--- WHAT YOU WILL DO ---
Substitute "request" for "motion" throughout the part of the Le Sassier v. Kennedy opinion from "MR. CHIEF JUSTICE" to "be first considered.", and give that part.

--- TEXT PASSAGE ---
Le Sassier v. Kennedy - 123 U.S. 521 (1887)
U.S. Supreme Court
Le Sassier v. Kennedy, 123 U.S. 521 (1887)
Le Sassier v. Kennedy
Argued November 7, 1887
Decided December 5, 1887
123 U.S. 521
ERROR TO THE SUPREME COURT
OF THE STATE OF LOUISIANA
A sold to B shares in a national bank, and signed a transfer on the books of the company, leaving the name of the transferee blank. After it was known that the bank was embarrassed, B sold the shares to C, an irresponsible person, and filled his name in the blank. A, being subsequently adjudged liable as shareholder under the National Banking Law in a suit brought by the receiver, paid the judgment and brought suit in the Supreme Court of Louisiana against B for neglect of duty in failing to insert his name in the transfer. Held that the case did not arise under the National Banking Act, and that therefore no federal question was involved.
The case is stated in the opinion of the Court.
MR. CHIEF JUSTICE WAITE delivered the opinion of the Court.
At the hearing of this cause, a motion was made to dismiss the writ of error for want of jurisdiction on the ground that no federal question was involved in the decision below. This motion will be first considered.

--- STORED DATA ---
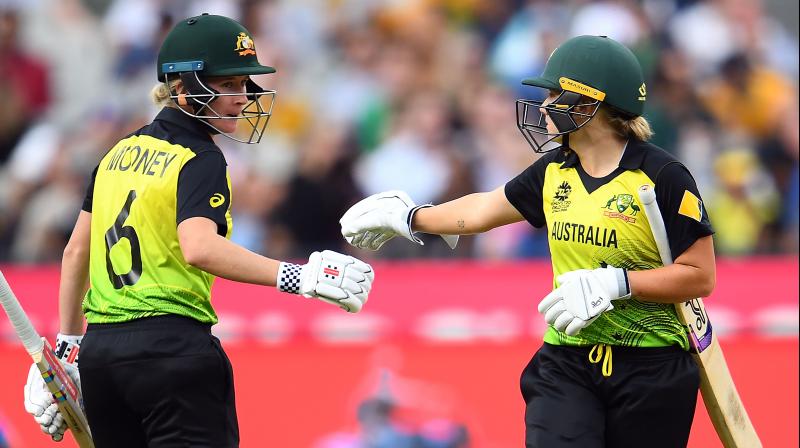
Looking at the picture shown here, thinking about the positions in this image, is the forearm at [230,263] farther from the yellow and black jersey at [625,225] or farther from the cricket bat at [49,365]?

--- WRITTEN SOLUTION ---
MR. CHIEF JUSTICE WAITE delivered the opinion of the Court.
At the hearing of this cause, a request was made to dismiss the writ of error for want of jurisdiction on the ground that no federal question was involved in the decision below. This request will be first considered.